Managed Care Organizations:
- Managed care organizations need to identify and define their needs as to the number, types and competencies of physicians, and should communicate this information and provide feedback to medical schools and residency programs.
- Managed care organizations need to work cooperatively and collaboratively with medical schools and residency programs in developing programs to address the physician workforce and medical education.
- Managed care organizations (and all other third-party payers) need to share in the cost of paying for medical education, through an all-payer fund, and by developing mechanisms to support and encourage training and evaluation of medical students and residents in their sites. This could include:
- bonus payments for teaching
- sponsoring preceptorships and clerkships
- residency program sin managed care environments or sharing sponsorship of a residency
- teaching residents about practice management issues
- collecting data regarding educational and training needs
- collaborative health services research
- collaborative development of standards of care
- developing managed care leadership programs
- innovative approaches and models of medical education.
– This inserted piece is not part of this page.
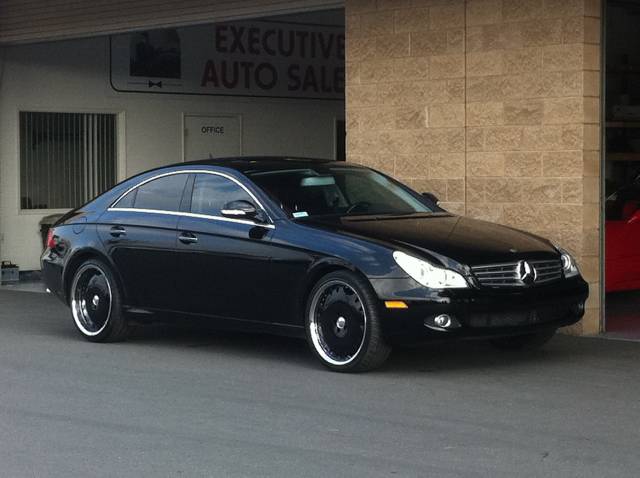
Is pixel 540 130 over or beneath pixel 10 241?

- Managed care organizations should work with external certifying and accrediting organizations to help address the issues identified in this report.
Government:
- Continue to pay Medicare DME and IME for all residents who are graduates of US medical schools, but gradually reduce DME and IME for international medical graduate residents to 25 percent of the 1995 levels. Establish a transition program to assist institution providing essential services which are dependent on IMG residents.
- Upweight both DME and IME to encourage more generalist training and downweight DME and IME to discourage specialist training.
- Provide both DME and IME payments for teaching in non-hospital settings, including physician offices, community health centers and managed care practices. Funding should follow the resident to his or her site of training.
- Identify and remove the DME and IME components of the Average Adjusted Per Capita Cost (AAPCC) from Medicare capitation rates and utilize these funds specifically for GME purposes.
- Create demonstration projects to foster the growth of consortia to manage medical education policy and financing.
- Reauthorize, at 1995 pre-recision appropriated levels, the National Health Service Corps, Title VII (Health Professions Education), and primary care research funding.
- Reauthorize the council on Graduate Medical Education (COGME) to monitor the physician workforce and medical education system given the rapidly changing health care marketplace.
- The federal government should play a major role in the collection and analysis of data regarding the physician workforce and medical education. this should include current data on staffing patterns in specific organizational forms of managed care (e.g., independent practice associations), information on the cost of medical education (medical students and residents) in the ambulatory and managed care settings, and on the differences in the cost of training generalist and non-generalist physicians.